◆ Exercise aim: Reproduce each of the records below word for word, keeping every line unchanged.

◆ Material provided:
• • • •

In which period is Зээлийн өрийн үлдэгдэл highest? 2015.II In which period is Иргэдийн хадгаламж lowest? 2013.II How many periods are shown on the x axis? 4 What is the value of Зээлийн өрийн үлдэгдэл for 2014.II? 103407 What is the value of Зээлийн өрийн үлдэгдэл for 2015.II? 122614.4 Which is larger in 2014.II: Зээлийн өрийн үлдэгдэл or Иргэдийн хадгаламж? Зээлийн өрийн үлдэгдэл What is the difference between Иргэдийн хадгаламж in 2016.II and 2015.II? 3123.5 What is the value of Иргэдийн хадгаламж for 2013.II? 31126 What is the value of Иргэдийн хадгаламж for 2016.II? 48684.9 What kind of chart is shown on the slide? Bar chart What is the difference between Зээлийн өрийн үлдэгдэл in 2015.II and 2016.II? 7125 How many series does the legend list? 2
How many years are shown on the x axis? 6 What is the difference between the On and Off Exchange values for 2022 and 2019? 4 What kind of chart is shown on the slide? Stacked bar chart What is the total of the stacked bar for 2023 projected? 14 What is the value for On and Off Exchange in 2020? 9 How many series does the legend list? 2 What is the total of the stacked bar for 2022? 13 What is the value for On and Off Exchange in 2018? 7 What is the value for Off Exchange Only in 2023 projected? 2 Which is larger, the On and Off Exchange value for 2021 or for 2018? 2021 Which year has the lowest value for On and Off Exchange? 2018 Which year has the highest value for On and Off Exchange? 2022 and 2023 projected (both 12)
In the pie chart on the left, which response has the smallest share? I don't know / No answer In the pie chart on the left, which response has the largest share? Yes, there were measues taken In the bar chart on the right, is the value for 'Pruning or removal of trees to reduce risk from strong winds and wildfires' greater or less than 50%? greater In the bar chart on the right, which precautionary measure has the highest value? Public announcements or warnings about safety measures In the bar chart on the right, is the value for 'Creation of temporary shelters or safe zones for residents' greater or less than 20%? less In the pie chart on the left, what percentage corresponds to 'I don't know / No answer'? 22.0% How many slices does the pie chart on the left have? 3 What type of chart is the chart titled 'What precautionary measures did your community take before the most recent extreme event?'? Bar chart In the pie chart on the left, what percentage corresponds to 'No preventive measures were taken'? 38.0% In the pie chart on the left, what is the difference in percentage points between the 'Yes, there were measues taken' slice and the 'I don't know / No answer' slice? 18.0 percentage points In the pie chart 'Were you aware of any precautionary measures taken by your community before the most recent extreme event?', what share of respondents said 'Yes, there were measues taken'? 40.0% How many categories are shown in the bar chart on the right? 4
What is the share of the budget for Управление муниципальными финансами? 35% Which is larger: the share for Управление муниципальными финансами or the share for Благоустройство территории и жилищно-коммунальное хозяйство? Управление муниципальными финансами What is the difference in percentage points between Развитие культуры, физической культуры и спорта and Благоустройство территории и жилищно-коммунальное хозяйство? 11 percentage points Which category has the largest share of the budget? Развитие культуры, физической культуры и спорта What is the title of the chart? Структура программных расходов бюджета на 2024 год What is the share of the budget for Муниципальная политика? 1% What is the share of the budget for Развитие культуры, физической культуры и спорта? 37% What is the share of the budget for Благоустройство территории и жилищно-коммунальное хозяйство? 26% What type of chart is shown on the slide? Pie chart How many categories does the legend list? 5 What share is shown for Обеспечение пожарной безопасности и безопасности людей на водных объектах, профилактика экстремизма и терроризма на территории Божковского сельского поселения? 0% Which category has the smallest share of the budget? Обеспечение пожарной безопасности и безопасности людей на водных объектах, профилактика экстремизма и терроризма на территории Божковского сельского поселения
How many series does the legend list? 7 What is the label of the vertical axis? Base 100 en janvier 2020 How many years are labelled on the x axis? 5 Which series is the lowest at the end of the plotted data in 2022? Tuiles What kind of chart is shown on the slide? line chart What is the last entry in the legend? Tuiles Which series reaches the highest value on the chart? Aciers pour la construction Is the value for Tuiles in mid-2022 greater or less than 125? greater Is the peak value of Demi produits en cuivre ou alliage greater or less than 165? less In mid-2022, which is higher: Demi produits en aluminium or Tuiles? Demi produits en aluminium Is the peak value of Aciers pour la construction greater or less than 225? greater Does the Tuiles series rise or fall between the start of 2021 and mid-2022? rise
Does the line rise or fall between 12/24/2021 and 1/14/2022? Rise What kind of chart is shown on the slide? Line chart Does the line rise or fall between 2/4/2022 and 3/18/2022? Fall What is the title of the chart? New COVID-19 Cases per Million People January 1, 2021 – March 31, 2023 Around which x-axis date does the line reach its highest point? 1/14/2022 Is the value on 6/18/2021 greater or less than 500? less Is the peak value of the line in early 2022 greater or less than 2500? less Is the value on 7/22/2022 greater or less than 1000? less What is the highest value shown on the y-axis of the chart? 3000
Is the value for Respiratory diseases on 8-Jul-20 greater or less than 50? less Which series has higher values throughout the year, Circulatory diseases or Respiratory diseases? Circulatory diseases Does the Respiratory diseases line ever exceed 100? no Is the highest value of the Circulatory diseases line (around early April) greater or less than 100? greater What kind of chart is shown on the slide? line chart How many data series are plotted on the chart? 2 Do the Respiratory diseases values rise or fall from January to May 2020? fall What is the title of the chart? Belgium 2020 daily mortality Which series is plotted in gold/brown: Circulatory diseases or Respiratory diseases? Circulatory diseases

• • • •

◆ Response:
In which period is Зээлийн өрийн үлдэгдэл highest? 2015.II In which period is Иргэдийн хадгаламж lowest? 2013.II How many periods are shown on the x axis? 4 What is the value of Зээлийн өрийн үлдэгдэл for 2014.II? 103407 What is the value of Зээлийн өрийн үлдэгдэл for 2015.II? 122614.4 Which is larger in 2014.II: Зээлийн өрийн үлдэгдэл or Иргэдийн хадгаламж? Зээлийн өрийн үлдэгдэл What is the difference between Иргэдийн хадгаламж in 2016.II and 2015.II? 3123.5 What is the value of Иргэдийн хадгаламж for 2013.II? 31126 What is the value of Иргэдийн хадгаламж for 2016.II? 48684.9 What kind of chart is shown on the slide? Bar chart What is the difference between Зээлийн өрийн үлдэгдэл in 2015.II and 2016.II? 7125 How many series does the legend list? 2
How many years are shown on the x axis? 6 What is the difference between the On and Off Exchange values for 2022 and 2019? 4 What kind of chart is shown on the slide? Stacked bar chart What is the total of the stacked bar for 2023 projected? 14 What is the value for On and Off Exchange in 2020? 9 How many series does the legend list? 2 What is the total of the stacked bar for 2022? 13 What is the value for On and Off Exchange in 2018? 7 What is the value for Off Exchange Only in 2023 projected? 2 Which is larger, the On and Off Exchange value for 2021 or for 2018? 2021 Which year has the lowest value for On and Off Exchange? 2018 Which year has the highest value for On and Off Exchange? 2022 and 2023 projected (both 12)
In the pie chart on the left, which response has the smallest share? I don't know / No answer In the pie chart on the left, which response has the largest share? Yes, there were measues taken In the bar chart on the right, is the value for 'Pruning or removal of trees to reduce risk from strong winds and wildfires' greater or less than 50%? greater In the bar chart on the right, which precautionary measure has the highest value? Public announcements or warnings about safety measures In the bar chart on the right, is the value for 'Creation of temporary shelters or safe zones for residents' greater or less than 20%? less In the pie chart on the left, what percentage corresponds to 'I don't know / No answer'? 22.0% How many slices does the pie chart on the left have? 3 What type of chart is the chart titled 'What precautionary measures did your community take before the most recent extreme event?'? Bar chart In the pie chart on the left, what percentage corresponds to 'No preventive measures were taken'? 38.0% In the pie chart on the left, what is the difference in percentage points between the 'Yes, there were measues taken' slice and the 'I don't know / No answer' slice? 18.0 percentage points In the pie chart 'Were you aware of any precautionary measures taken by your community before the most recent extreme event?', what share of respondents said 'Yes, there were measues taken'? 40.0% How many categories are shown in the bar chart on the right? 4
What is the share of the budget for Управление муниципальными финансами? 35% Which is larger: the share for Управление муниципальными финансами or the share for Благоустройство территории и жилищно-коммунальное хозяйство? Управление муниципальными финансами What is the difference in percentage points between Развитие культуры, физической культуры и спорта and Благоустройство территории и жилищно-коммунальное хозяйство? 11 percentage points Which category has the largest share of the budget? Развитие культуры, физической культуры и спорта What is the title of the chart? Структура программных расходов бюджета на 2024 год What is the share of the budget for Муниципальная политика? 1% What is the share of the budget for Развитие культуры, физической культуры и спорта? 37% What is the share of the budget for Благоустройство территории и жилищно-коммунальное хозяйство? 26% What type of chart is shown on the slide? Pie chart How many categories does the legend list? 5 What share is shown for Обеспечение пожарной безопасности и безопасности людей на водных объектах, профилактика экстремизма и терроризма на территории Божковского сельского поселения? 0% Which category has the smallest share of the budget? Обеспечение пожарной безопасности и безопасности людей на водных объектах, профилактика экстремизма и терроризма на территории Божковского сельского поселения
How many series does the legend list? 7 What is the label of the vertical axis? Base 100 en janvier 2020 How many years are labelled on the x axis? 5 Which series is the lowest at the end of the plotted data in 2022? Tuiles What kind of chart is shown on the slide? line chart What is the last entry in the legend? Tuiles Which series reaches the highest value on the chart? Aciers pour la construction Is the value for Tuiles in mid-2022 greater or less than 125? greater Is the peak value of Demi produits en cuivre ou alliage greater or less than 165? less In mid-2022, which is higher: Demi produits en aluminium or Tuiles? Demi produits en aluminium Is the peak value of Aciers pour la construction greater or less than 225? greater Does the Tuiles series rise or fall between the start of 2021 and mid-2022? rise
Does the line rise or fall between 12/24/2021 and 1/14/2022? Rise What kind of chart is shown on the slide? Line chart Does the line rise or fall between 2/4/2022 and 3/18/2022? Fall What is the title of the chart? New COVID-19 Cases per Million People January 1, 2021 – March 31, 2023 Around which x-axis date does the line reach its highest point? 1/14/2022 Is the value on 6/18/2021 greater or less than 500? less Is the peak value of the line in early 2022 greater or less than 2500? less Is the value on 7/22/2022 greater or less than 1000? less What is the highest value shown on the y-axis of the chart? 3000
Is the value for Respiratory diseases on 8-Jul-20 greater or less than 50? less Which series has higher values throughout the year, Circulatory diseases or Respiratory diseases? Circulatory diseases Does the Respiratory diseases line ever exceed 100? no Is the highest value of the Circulatory diseases line (around early April) greater or less than 100? greater What kind of chart is shown on the slide? line chart How many data series are plotted on the chart? 2 Do the Respiratory diseases values rise or fall from January to May 2020? fall What is the title of the chart? Belgium 2020 daily mortality Which series is plotted in gold/brown: Circulatory diseases or Respiratory diseases? Circulatory diseases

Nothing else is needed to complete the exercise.